Castro assassination plot trial postponed
BY FRANCES ROBLES
PANAMA
The Panama trial of four Cuban exiles accused of a plot to assassinate Fidel Castro has been postponed indefinitely, a defense attorney said. It had been set to start today.
Luis Posada Carriles, considered Cuba's most wanted terrorist,
was arrested in Panama City in late 2000 along with three Miami-Dade County
men -- Gaspar Jiménez,
Guillermo Novo and Pedro C. Remón -- accused of plotting
to kill Castro with a bomb while he attended a presidential summit in Panama.
Thirty-eight months later, the four have yet to stand trial for possession of explosives, threatening public safety and illicit association.
Novo and Posada also are charged with carrying false passports.
The Cuban government released a statement Tuesday expressing ''worry and indignation'' over the ''maneuvers'' by defense attorney Rogelio Cruz to delay the trial.
Cruz acknowledged that the latest delay was caused by a change
in judges that defense attorneys requested. Judge Enrique Paniza was replaced
last month by Judge José
Ho Juistiniani after Cruz raised questions about Paniza's impartiality.
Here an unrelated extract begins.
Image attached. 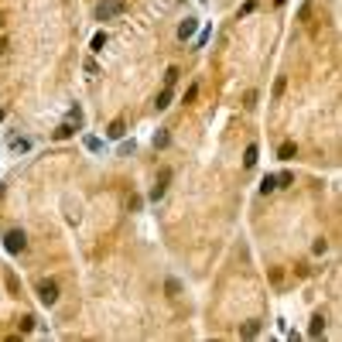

Ho postponed the trial after saying he had not had time to rule on important
evidence.
But Cruz said he did not want the delay.
Posada, 75, was acquitted in the 1976 bombing of a Cuban jetliner that killed 73 people but escaped from a Venezuelan prison in 1985 while awaiting a prosecution appeal.
The former CIA operative acknowledged and later denied bankrolling a string of 1997 Havana hotel bombings that killed a tourist.
The other defendants all have links to various attacks on Cuban government targets over the past four decades.
If convicted on the Panamanian charges, they could face seven years in prison.